Aside from how to expose and process, the other big question is which to use, Ilford Delta 3200 or Kodak TMAX P3200. In HC110b, I find the Kodak to be softer and more tonal, whereas the Ilford is sharper and more contrasty. So, just as I recommend under-rating or push processing to bring contrast to a scene with flatter lighting, I would also recommend choosing Delta. The opposite would be true for a contrasty scene, reach for the TMAX to quell that contrast. OR, if you want to emphasize a contrasty scene, use Delta and to emphasize a flat, dreamy scene, use TMAX. And within each model of film, you can rate and process to add or calm contrast.
Is your head exploding with options?
Don’t worry! My recommendation is to start at box speed and normal processing and learn what works and doesn’t work with your particular lenses and your usual scenes. I DO NOT recommend starting out by under-rating these films as many influencers will encourage. These films are not simply one-size-fits all solutions. They’re not meant to be.
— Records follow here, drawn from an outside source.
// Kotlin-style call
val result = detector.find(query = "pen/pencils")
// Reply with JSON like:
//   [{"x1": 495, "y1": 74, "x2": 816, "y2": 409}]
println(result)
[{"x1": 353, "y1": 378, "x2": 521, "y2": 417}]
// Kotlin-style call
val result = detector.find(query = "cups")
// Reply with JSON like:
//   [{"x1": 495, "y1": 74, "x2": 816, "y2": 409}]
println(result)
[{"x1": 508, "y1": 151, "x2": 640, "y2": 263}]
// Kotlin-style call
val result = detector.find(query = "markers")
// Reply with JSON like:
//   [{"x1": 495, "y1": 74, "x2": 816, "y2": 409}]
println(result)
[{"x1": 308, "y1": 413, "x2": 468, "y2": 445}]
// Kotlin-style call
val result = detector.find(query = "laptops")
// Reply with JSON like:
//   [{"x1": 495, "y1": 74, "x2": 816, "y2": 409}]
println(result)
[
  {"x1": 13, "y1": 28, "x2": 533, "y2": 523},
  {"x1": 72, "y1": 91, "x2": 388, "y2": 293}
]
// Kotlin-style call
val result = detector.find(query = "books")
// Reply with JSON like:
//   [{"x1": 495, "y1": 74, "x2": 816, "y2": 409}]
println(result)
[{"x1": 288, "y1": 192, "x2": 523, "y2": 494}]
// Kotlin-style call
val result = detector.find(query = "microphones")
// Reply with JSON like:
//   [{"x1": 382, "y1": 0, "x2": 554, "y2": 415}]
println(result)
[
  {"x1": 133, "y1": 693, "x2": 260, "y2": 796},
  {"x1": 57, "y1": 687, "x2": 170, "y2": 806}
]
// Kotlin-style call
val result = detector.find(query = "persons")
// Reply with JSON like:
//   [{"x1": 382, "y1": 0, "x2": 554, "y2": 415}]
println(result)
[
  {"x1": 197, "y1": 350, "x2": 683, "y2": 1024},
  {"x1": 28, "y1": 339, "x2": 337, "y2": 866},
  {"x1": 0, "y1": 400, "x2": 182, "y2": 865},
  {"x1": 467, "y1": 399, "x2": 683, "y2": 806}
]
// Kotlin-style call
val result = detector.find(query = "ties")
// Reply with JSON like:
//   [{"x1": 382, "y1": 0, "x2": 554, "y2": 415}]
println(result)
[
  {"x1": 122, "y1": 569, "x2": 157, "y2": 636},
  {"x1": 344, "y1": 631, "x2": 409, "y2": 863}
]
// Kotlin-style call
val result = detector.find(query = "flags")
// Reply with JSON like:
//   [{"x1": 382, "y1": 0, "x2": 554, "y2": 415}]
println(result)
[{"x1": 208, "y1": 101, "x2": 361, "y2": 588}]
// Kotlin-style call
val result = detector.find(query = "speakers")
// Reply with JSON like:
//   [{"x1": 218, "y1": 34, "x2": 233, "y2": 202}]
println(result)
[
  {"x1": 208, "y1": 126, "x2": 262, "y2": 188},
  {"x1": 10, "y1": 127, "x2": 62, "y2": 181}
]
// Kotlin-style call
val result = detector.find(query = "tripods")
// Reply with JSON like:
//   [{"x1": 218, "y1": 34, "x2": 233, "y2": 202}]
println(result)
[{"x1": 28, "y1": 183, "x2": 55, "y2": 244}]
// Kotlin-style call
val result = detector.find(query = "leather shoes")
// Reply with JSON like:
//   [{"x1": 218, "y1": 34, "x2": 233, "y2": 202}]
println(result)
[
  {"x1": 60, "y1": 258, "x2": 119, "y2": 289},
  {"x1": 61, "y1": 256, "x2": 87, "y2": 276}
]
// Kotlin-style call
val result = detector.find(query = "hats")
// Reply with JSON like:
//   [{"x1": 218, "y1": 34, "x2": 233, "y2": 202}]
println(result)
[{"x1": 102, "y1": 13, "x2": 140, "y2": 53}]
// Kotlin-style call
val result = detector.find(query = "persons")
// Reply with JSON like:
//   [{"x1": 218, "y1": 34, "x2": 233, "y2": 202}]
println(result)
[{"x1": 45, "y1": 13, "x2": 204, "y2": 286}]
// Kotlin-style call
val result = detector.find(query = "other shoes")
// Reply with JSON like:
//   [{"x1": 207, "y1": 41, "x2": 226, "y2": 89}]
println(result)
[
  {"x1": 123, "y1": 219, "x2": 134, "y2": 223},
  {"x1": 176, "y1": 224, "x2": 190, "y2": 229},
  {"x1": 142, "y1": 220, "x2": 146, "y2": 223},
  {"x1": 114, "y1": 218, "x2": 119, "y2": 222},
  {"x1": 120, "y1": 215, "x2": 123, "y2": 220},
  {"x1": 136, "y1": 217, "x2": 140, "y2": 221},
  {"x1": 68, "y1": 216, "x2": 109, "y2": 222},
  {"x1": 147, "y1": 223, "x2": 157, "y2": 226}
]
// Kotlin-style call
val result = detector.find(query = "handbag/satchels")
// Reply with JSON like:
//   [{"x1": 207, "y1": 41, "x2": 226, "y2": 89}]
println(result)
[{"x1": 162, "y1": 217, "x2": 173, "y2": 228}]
They’re SUPPOSED to be personally tailored. Just doing whatever you’re told to do with them is negating the entire point.
Another important thing to keep in mind, which I’ve talked about but maybe not explicitly enough, is not to confuse quantity and quality of light.
Just because a scene has a lower QUANTITY of light and necessitates a higher ISO, this does not mean that you can ignore the QUALITY of the light just because you are shooting at 1600 or 6400. I see so many available light portraits at high ISO’s with shadows on faces or other important elements of the scene. I think photographers forget this because in 100 and 400 ISO conditions which are often sunlit, one needn’t pay a lot of attention to the quality of light in order to return acceptable photos. A shadow on a face may not turn into a grainy mess in the same way it does at 6400. In fact, I find that the less and less light you shoot in, the more critical the quality of that light becomes. And maybe this is one of the main reasons that shooting in these conditions is so challenging.
Notice in all these photos, both in this and the 1600 blog, regardless of how dark/black the surrounded area, highlights are generally on the faces. The inclination with candid portraits sometimes is to squeeze the shutter release during the peak of action. But with available light photography, not only must you consider the peak of action but also, this moment has to agree with where the light falls on your subject.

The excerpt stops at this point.